Pro-business Ciudadanos (meaning Citizens in English) declined to support the no-confidence motion put forward by Socialist leader Pedro Sanchez earlier that day.
But Villegas said on Saturday his party could back a “practical candidate” who was neither Sanchez nor Ciudadanos leader Albert Rivera. To succeed, the two parties would need to agree a joint candidate to replace Rajoy and on other questions such as calling a snap election. They would also need the backing of leftist party Podemos.
A no-confidence vote requires the candidate to gather 176 or more votes in Spain’s lower house, a difficult task in the fragmented parliament where nationalists, among them two Catalan separatist parties, could be decisive if the larger parties cannot reach an agreement.

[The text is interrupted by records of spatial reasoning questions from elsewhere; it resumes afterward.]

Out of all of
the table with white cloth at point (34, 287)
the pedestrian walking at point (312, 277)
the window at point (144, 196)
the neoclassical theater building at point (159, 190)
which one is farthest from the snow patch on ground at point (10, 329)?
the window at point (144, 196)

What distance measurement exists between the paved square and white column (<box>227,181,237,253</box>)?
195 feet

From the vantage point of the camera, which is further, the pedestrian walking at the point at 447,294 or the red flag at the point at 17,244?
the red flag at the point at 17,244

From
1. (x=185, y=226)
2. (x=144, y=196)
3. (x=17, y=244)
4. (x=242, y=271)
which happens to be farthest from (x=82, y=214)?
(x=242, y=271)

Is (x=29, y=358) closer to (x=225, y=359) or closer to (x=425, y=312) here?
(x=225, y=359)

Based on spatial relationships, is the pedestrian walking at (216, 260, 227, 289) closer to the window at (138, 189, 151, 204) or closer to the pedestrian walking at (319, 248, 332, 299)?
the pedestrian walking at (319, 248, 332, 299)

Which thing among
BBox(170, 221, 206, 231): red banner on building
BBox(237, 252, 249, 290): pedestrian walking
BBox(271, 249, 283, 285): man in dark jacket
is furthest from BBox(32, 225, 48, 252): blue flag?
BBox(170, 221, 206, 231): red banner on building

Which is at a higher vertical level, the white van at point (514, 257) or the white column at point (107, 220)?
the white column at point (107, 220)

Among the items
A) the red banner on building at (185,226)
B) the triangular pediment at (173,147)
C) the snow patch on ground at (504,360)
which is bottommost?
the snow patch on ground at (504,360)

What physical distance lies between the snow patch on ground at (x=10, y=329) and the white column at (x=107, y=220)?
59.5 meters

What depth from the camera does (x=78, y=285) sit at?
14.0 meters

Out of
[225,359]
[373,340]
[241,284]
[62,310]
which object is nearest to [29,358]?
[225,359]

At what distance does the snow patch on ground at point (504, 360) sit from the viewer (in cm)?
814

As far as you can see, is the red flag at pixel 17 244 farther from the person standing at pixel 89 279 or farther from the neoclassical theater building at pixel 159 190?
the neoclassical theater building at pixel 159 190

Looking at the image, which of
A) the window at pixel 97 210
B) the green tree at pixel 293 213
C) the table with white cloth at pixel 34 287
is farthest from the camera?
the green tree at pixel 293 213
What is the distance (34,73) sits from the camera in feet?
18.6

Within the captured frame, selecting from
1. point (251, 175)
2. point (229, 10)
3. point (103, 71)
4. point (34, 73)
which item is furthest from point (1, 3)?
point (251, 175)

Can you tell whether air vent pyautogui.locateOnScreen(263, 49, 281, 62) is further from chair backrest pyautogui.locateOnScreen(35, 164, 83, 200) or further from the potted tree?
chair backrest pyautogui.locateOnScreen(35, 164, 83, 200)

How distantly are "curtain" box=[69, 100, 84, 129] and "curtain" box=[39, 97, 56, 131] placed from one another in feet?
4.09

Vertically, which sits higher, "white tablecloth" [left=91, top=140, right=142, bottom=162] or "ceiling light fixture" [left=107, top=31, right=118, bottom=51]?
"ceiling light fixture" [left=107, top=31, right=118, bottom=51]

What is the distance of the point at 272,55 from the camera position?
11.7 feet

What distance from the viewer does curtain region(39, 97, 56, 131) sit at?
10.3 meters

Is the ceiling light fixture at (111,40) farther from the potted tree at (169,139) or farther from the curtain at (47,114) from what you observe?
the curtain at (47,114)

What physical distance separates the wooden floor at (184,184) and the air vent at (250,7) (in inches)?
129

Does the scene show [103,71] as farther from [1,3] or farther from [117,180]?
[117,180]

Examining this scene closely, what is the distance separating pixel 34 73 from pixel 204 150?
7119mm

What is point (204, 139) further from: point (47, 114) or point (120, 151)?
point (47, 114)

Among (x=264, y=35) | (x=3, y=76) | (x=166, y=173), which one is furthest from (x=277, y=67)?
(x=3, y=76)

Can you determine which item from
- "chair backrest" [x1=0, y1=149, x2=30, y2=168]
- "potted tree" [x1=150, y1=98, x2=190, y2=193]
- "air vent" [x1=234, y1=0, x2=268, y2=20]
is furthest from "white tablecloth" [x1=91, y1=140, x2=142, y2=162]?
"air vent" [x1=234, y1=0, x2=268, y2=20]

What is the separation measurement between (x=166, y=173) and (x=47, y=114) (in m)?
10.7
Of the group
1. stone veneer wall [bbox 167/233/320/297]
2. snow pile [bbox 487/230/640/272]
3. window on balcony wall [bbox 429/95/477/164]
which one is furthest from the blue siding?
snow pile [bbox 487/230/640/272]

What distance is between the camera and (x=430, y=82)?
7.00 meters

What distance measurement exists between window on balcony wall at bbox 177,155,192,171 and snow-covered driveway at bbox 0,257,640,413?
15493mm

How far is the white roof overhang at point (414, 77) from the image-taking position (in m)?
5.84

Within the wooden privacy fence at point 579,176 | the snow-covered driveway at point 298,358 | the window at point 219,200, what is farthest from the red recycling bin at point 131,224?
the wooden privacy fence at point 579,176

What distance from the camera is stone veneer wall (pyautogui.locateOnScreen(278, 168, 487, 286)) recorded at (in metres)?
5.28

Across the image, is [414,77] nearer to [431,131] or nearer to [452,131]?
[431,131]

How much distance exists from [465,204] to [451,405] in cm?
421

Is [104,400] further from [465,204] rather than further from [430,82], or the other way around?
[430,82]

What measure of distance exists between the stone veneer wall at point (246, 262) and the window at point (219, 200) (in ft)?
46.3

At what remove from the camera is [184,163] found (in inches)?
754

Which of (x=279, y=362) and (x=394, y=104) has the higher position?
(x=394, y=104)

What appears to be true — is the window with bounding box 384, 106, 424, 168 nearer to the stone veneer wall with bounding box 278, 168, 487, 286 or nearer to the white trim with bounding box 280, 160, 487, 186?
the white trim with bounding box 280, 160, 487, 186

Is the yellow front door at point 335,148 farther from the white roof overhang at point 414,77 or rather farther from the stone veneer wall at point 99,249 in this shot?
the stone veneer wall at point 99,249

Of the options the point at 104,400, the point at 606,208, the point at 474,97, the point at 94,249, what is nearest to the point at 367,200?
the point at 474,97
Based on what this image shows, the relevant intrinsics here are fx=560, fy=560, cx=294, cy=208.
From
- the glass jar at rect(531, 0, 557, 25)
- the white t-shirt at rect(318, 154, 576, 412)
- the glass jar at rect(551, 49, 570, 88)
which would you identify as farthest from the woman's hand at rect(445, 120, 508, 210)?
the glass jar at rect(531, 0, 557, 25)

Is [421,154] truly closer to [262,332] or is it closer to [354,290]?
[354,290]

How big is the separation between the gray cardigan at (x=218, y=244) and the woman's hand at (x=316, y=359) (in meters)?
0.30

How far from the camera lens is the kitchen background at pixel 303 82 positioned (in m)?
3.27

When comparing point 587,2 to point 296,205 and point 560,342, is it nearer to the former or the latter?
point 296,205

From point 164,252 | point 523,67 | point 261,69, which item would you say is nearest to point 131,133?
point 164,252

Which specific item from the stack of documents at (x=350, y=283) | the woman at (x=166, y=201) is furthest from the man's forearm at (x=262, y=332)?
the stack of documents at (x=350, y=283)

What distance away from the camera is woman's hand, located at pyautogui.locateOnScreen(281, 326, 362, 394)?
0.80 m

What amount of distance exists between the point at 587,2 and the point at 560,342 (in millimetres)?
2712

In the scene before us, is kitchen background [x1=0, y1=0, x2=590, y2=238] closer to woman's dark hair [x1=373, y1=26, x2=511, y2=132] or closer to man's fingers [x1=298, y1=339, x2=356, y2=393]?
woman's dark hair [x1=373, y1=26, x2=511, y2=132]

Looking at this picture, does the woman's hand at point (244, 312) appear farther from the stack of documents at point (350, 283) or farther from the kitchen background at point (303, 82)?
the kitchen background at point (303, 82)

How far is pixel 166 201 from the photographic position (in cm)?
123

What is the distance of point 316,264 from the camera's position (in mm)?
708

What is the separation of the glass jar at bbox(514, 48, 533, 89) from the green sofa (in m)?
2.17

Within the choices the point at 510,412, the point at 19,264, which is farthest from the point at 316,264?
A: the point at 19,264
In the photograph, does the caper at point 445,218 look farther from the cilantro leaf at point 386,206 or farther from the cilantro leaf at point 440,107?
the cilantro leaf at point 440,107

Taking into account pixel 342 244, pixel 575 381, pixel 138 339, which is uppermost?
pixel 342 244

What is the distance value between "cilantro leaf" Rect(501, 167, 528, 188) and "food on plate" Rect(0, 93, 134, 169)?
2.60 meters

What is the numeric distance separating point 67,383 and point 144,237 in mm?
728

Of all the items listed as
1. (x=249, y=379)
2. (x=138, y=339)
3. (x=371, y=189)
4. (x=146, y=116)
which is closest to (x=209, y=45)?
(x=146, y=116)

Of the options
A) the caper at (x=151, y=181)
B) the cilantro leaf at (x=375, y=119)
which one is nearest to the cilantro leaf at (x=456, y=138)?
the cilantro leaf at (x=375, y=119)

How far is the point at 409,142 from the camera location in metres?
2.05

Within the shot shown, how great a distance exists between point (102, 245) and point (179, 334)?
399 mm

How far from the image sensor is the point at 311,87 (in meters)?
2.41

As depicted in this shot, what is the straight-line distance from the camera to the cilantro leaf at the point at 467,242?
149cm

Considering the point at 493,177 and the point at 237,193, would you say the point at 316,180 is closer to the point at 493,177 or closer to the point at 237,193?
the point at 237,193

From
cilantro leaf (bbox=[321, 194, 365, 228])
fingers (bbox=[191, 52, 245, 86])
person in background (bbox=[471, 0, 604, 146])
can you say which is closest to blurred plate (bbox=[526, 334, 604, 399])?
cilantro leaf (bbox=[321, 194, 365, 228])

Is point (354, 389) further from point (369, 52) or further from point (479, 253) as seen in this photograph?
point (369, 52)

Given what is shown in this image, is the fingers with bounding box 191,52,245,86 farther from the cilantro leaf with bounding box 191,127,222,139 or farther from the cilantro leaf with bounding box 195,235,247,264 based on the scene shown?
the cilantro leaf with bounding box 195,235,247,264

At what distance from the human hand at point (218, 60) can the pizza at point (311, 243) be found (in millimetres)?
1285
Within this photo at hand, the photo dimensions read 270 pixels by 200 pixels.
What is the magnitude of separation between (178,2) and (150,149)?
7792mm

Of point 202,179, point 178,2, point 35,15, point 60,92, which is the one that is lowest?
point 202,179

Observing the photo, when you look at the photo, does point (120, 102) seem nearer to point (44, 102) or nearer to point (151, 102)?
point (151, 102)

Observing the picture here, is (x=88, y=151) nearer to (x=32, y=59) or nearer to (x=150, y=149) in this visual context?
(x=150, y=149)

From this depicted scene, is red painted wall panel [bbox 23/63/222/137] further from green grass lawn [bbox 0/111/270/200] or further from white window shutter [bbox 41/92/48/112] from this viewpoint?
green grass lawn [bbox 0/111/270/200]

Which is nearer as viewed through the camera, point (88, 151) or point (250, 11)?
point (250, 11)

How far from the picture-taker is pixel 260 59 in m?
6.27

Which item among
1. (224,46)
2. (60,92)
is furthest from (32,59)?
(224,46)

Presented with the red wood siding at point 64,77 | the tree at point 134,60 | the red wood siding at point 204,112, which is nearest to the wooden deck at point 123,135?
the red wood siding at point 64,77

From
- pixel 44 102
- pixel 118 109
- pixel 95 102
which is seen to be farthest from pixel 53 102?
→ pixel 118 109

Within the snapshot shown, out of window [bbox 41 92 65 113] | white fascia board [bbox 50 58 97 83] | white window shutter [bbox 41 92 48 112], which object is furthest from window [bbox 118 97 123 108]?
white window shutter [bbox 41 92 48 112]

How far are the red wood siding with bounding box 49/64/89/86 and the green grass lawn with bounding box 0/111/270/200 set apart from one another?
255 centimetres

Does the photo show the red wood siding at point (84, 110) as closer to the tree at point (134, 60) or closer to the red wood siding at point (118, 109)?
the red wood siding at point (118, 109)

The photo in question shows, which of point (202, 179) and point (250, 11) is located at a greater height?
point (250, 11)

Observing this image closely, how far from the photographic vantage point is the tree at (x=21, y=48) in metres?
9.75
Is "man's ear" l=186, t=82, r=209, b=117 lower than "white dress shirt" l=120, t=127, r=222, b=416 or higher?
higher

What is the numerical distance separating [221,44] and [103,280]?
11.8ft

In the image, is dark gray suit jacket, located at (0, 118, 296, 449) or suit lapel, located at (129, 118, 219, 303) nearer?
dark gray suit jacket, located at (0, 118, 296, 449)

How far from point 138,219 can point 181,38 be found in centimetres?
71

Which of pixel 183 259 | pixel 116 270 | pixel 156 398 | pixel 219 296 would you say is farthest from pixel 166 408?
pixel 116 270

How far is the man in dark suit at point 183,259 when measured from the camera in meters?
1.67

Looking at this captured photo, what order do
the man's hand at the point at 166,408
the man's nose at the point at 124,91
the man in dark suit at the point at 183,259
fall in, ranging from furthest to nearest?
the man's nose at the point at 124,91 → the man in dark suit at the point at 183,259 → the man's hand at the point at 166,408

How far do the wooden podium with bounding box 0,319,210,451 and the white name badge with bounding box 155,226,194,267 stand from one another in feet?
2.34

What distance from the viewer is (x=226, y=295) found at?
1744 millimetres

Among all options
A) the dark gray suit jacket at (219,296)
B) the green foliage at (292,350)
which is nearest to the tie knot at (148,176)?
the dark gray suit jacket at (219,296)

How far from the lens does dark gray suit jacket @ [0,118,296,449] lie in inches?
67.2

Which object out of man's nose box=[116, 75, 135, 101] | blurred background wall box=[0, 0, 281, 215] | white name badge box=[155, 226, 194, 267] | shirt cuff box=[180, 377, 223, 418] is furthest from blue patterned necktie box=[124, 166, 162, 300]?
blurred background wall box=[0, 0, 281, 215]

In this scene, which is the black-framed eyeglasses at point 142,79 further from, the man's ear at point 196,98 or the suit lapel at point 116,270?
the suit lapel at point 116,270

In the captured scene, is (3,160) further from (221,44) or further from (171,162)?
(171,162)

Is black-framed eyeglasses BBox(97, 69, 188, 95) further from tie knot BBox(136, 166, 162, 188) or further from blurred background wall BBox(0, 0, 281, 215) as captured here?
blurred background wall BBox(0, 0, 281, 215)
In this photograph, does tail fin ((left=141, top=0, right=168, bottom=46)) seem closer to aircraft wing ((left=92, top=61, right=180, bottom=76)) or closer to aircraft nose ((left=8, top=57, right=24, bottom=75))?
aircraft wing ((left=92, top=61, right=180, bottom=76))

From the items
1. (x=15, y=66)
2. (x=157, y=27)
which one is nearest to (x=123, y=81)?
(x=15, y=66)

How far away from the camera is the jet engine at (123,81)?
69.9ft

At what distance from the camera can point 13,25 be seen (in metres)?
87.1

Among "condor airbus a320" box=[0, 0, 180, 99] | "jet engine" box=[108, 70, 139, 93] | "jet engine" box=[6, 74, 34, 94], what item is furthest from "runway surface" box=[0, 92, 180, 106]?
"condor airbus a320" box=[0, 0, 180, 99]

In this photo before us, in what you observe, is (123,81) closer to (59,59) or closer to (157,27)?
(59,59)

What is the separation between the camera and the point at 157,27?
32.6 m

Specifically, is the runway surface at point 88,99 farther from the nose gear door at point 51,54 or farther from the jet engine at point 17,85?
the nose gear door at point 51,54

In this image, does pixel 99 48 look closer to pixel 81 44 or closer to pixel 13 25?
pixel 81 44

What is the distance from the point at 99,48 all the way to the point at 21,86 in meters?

Speaking to Cope radio on Saturday, Socialist Secretary General Jose Luis Abalos said the party would not work with Catalan separatist parties and called on Ciudadanos to support Sanchez’s bid to replace Rajoy as PM in exchange for a promise to call snap elections soon after taking office.
Defence Minister Maria Dolores de Cospedal criticized the Socialists’ plan, claiming it would be reliant on support from Catalan secessionists who last year led a failed attempt to break away from Spain.
“If the Socialist party wants to obtain power at the cost of allying with those who seek to destroy our country, it is its responsibly [but] the resulting government would be completely inviable,” Cospedal told public television.
Borrowing costs in southern Europe shot up on Friday and stock markets in Milan and Madrid fell as the threatened no-confidence motions against Rajoy exacerbated a sell-off provoked by growing political risk in Italy.
The graft case, which relates to the use of a slush fund by the PP in the 1990s and early 2000s to illegally finance campaigns, has plagued Rajoy since he took office in 2011. He has always denied wrongdoing.
Twenty-nine people related to the PP, including a former treasurer and other senior members, were convicted on Thursday of offences including falsifying accounts, influence-peddling and tax crimes. They were sentenced to a combined 351 years behind bars.
Rajoy had already been under fire for his handling of the secession crisis in Catalonia, with many voters turning away from his People’s Party (PP) to Ciudadanos.
Although Ciudadanos is currently only the fourth-largest party in parliament, polls predict it would be the most-voted group in new elections.